Dr Weinstein, 74, was an American aid worker who was held by Al Qaeda since 2011. Mr Lo Porto, a 39-year-old Italian aid worker, had been an Al Qaeda hostage since 2012.

“When we announced Dr Weinstein and Mr Lo Porto’s deaths, we affirmed that the United States would provide a condolence payment to both families. We did so knowing that no dollar figure could ever bring back their loved ones,” Mr Price said.

The US and European media reported that the White House had agreed to pay $1.2 million to Mr Lo Porto’s family but did not say anything about payments to the Weinstein family.

The White House, when contacted, said it did not want to disclose the amounts paid to the two families.

“Out of respect for the privacy of these families, we have no further details to share,” Mr Price said.

Both aid workers were killed by a US drone strike in 2015 while in Al Qaeda’s custody.

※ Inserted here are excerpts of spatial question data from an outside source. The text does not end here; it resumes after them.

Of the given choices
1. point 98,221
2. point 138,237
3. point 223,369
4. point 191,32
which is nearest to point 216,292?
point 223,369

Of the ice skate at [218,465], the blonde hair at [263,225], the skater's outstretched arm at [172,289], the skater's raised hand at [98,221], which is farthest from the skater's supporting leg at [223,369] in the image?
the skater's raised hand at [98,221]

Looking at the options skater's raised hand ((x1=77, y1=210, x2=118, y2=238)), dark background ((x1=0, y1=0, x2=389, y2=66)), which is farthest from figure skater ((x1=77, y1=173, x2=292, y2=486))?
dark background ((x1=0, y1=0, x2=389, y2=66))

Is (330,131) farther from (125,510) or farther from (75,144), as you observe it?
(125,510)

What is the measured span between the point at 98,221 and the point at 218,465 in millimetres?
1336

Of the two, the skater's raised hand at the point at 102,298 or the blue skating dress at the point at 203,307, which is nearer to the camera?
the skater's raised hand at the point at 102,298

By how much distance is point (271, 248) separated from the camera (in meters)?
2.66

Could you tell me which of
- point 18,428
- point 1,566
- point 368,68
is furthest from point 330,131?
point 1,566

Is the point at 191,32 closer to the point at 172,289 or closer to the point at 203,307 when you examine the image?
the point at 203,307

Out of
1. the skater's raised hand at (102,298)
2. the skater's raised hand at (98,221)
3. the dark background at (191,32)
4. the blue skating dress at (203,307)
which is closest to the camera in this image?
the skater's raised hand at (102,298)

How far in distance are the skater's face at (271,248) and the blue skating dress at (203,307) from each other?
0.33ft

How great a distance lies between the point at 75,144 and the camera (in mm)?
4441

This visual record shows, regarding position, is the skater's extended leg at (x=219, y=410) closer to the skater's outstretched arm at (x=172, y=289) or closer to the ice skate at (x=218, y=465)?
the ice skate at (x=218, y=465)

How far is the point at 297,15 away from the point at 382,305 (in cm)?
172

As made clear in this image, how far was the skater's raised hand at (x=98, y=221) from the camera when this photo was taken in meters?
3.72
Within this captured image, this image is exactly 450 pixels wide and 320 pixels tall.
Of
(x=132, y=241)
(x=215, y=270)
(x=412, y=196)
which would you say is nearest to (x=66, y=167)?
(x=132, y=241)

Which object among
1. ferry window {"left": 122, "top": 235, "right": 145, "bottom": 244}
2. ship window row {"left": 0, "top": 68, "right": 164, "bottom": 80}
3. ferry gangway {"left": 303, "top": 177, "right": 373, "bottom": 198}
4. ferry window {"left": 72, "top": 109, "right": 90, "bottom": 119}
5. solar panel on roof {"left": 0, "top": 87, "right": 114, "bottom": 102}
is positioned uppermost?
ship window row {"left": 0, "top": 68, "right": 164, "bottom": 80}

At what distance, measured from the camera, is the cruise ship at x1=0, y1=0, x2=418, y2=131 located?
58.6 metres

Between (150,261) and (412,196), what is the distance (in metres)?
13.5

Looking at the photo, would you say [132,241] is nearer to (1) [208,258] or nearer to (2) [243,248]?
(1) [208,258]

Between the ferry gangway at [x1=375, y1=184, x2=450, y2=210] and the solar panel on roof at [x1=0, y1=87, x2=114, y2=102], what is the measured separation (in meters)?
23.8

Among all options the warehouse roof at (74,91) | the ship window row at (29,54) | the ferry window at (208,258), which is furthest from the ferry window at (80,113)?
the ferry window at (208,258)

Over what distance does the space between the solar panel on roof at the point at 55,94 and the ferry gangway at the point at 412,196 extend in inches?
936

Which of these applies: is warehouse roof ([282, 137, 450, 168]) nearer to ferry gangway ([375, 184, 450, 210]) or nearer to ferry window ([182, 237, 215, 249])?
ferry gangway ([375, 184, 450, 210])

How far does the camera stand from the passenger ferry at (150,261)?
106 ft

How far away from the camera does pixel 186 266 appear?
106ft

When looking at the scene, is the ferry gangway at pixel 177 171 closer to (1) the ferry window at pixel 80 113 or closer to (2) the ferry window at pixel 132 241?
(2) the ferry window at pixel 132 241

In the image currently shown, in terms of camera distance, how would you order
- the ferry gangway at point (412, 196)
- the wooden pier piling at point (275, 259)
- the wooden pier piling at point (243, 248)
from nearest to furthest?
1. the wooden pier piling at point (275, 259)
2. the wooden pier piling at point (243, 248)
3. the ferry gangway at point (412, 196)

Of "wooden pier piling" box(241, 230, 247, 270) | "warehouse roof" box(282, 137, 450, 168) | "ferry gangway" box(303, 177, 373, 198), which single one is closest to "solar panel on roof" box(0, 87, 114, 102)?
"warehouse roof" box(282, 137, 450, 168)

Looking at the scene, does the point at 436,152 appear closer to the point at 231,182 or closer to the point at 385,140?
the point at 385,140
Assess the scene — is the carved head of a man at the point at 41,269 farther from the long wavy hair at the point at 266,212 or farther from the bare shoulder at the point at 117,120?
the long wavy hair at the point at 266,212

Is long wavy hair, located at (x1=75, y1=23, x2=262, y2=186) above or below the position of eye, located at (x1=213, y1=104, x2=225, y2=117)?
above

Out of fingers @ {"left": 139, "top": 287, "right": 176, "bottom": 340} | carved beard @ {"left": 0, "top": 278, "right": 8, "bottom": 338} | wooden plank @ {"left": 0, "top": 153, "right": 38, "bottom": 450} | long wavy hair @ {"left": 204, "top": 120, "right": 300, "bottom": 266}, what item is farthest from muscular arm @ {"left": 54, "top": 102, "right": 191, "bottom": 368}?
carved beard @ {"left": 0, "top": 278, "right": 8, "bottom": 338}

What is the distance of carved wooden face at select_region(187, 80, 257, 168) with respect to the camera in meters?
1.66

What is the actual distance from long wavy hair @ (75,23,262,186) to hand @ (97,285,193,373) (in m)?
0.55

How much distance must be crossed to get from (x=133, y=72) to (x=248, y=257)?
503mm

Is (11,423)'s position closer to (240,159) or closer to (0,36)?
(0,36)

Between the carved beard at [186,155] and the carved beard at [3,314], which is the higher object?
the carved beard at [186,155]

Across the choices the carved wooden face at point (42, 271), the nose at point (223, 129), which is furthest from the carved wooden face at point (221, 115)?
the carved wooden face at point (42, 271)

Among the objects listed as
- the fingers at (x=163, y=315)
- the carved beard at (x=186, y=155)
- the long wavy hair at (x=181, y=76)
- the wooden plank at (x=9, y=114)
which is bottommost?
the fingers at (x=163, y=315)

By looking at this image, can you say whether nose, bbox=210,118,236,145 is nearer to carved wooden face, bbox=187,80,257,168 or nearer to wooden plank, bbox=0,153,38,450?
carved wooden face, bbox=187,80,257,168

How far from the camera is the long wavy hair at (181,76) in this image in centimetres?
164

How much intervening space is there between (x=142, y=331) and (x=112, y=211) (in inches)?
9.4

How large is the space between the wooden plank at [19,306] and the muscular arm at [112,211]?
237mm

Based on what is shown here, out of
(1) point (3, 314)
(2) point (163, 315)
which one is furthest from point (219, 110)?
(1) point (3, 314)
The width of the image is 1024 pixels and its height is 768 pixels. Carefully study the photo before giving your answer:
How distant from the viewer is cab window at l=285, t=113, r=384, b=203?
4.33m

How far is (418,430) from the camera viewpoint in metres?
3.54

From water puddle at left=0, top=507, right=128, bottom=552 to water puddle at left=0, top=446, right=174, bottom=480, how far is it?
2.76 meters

For legal reasons the White House is describing the money given to the two families as “condolence payment,” not compensation.

Three months after the strike, in April last year, US President Barack Obama acknowledged and apologised for Mr Lo Porto and Dr Weins­tein’s deaths, taking “full responsibility” and promising an investigation.

His remarks were unprecedented as no similar announcement had ever been made about other civilians killed in US drone strikes. Some previous victims, however, were also deemed innocent after investigation and media reports claimed that they too had received secret condolence payments from Washington.

Earlier on Friday, the Lo Porto family confirmed to the Italian news agency ANSA that it would receive $1.2m from the US government as compensation.